Mark Looney said he was concerned that the time focus was getting too short range; that it should be on a longer period—30 to even 50 years. The GMU figures should be used for only near term guidance, not for what the area should look like over time. If TF is incremental in planning, it will get an incomplete product.(Comment: These and other sub com comments seem to have be triggered by Heidi Merkel’s 9 Nov overview, particularly areas that might be re-developed earlier-–her “blue map”—see county website.)
Mark then went on to argue that the plan should call for substantially more capacity than what the committee thinks will actually be developed. This is because developers will pick and choose what they can best do with financial success. (Comment: The need for a long term focus strikes me as appropriate but the idea of more capacity than needed seems to just grandfather in development rights that will come back to haunt us)
Mike Corrigan aided by Judy Pew raised the issue of the absence of a focus on infrastructure development. Mike argued that this should be the first issue resolved before looking at specific development. Dave Edwards called the sub-coms attention to the issue of Hunter Mill road. The chair did not want to take this one on. (Comment: The projections handed out by Penniman and Foster on traffic were striking. Under the “DPZ staff option” a doubling of traffic was projected. Under a GMU 2040 option a tripling of traffic was projected. This is an area with already failing intersections.
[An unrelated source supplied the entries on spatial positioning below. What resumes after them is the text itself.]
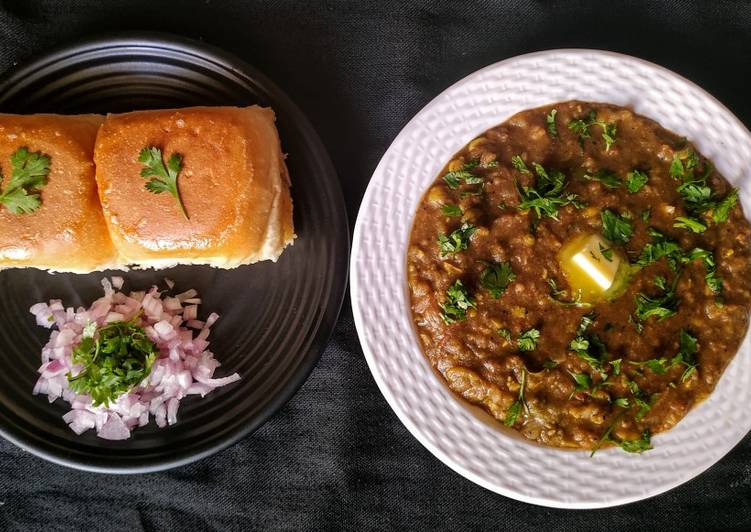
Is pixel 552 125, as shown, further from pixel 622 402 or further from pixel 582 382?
pixel 622 402

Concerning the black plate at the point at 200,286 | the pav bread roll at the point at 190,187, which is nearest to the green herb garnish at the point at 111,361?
the black plate at the point at 200,286

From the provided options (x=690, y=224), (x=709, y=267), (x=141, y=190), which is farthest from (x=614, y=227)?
(x=141, y=190)

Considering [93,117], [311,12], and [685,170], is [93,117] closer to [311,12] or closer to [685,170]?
[311,12]

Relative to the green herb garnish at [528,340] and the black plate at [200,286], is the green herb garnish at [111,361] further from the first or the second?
the green herb garnish at [528,340]

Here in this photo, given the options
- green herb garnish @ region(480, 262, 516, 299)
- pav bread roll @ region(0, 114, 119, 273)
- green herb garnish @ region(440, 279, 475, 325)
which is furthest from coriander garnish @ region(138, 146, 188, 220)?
green herb garnish @ region(480, 262, 516, 299)

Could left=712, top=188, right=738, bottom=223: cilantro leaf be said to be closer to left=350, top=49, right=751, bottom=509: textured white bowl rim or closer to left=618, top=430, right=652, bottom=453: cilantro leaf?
left=350, top=49, right=751, bottom=509: textured white bowl rim

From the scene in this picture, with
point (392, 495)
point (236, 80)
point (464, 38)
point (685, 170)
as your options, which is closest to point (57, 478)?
point (392, 495)
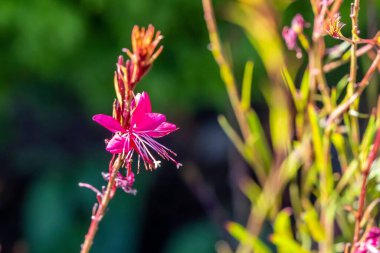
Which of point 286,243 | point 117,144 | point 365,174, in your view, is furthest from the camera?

Overall, this discussion went over ground that might have been covered in May/June.)
Although little was said about specific sub-units, the chair summarized what he thought was a broad consensus:
· a wedding cake approach with density tapering off
· a “Northside heavy” emphasis on developments and density
· retail along Reston Station Blvd
· a heavy residential component
· maybe more residential away from the station.
Heidi Merkel, FC DPZ, who was at most of the meeting, said she thought it may be easier at this point for the staff to come back with staff proposals to help fill in some of the density/balance gaps. She said the staff would want to build in “flexibility.” Chair was uncertain this would when this would occur and if it would help the sub-com complete its work soon.
The next sub-com meeting will be 1 December in the hope of finalizing a report for presentation to the TF on 7 or 14 December. Bill P. urged members to go back to review the 27 Sept preliminary to see what needs to be added. He also noted that the sub-com also needed to review issues relating to Plaza America and Fannie Mae for inclusion.